I have a Wordpress site, hosted on WPEngine, that serves as a CMS for our website through an endpoint.
On the Wordpress site, I have installed YoastSEO plugin, and have edited the robots.txt file to the following:
User-agent: Googlebot
Disallow: /nogooglebot/
User-agent: *
Allow: /
Sitemap: https://[my-site].wpengine.com/sitemap_index.xml
however, when I navigate to [my-site].com/robots.txt (on incognito, or via a robots.txt tester), it shows up as:
User-agent: *
Disallow: /
In order to ensure the changes were being applied from the Yoast plugin, I accessed the Wordpress files via SFTP, and the robots.txt in the root directory matches the one Yoast presents on the dashboard,
User-agent: Googlebot
Disallow: /nogooglebot/
User-agent: *
Allow: /
Sitemap: https://[my-site].wpengine.com/sitemap_index.xml
I've cleared the WP cache and my local cache multiple times, but the live robots.txt still is incorrect.

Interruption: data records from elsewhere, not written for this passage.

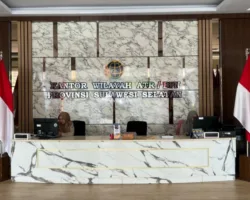 Mudik Lebaran 2026, Tiga Kantah di Sulsel Tetap Buka Layanan Terbatas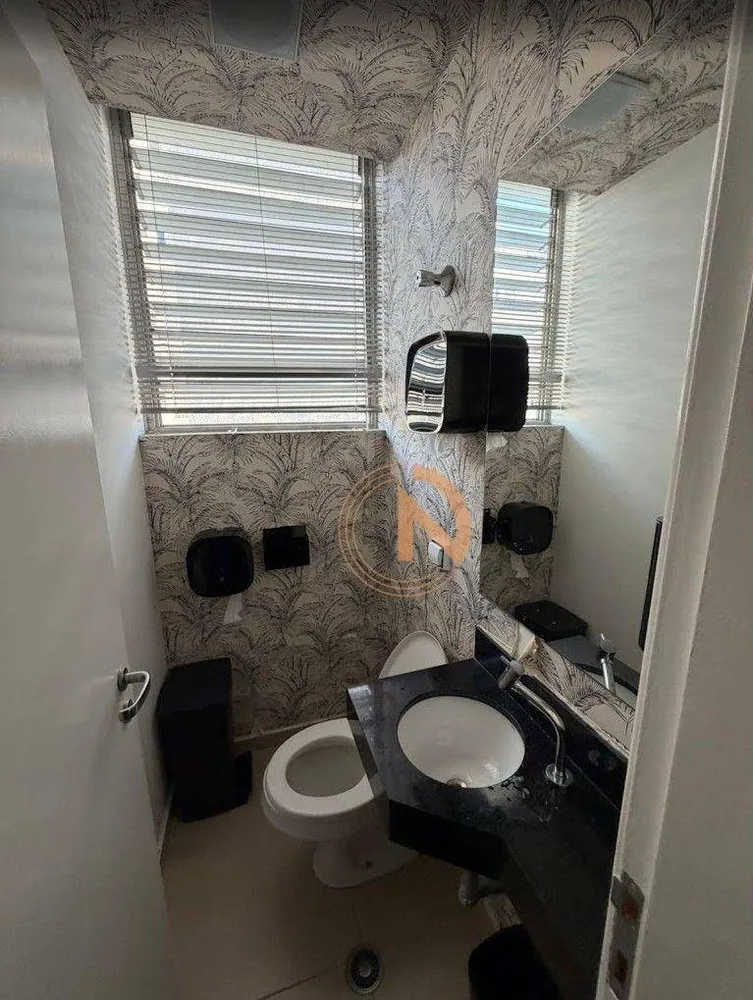 Sala-Conjunto, 126 m² - Foto 12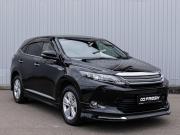 Toyota Harrier III (XU60) Сочи  - изображение 21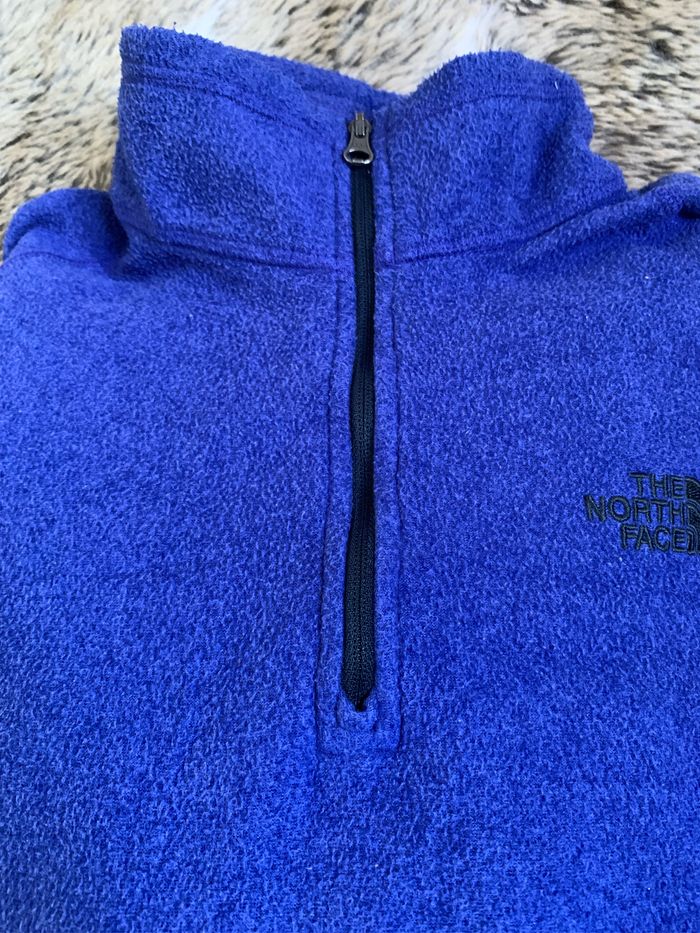 Polaire the north face - photo numéro 3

Why would there be a difference here? How can I force the WP environment to use the robots.txt I've edited instead of the one it's providing?
I've just run into this myself, it is due to the following:
As documented here: https://wpengine.com/support/read-use-robots-txt/
In my case, I implemented CloudFront CDN with .wpengine.com as the origin. I talked to WPEngine support and they changed a setting to allow crawling on that domain.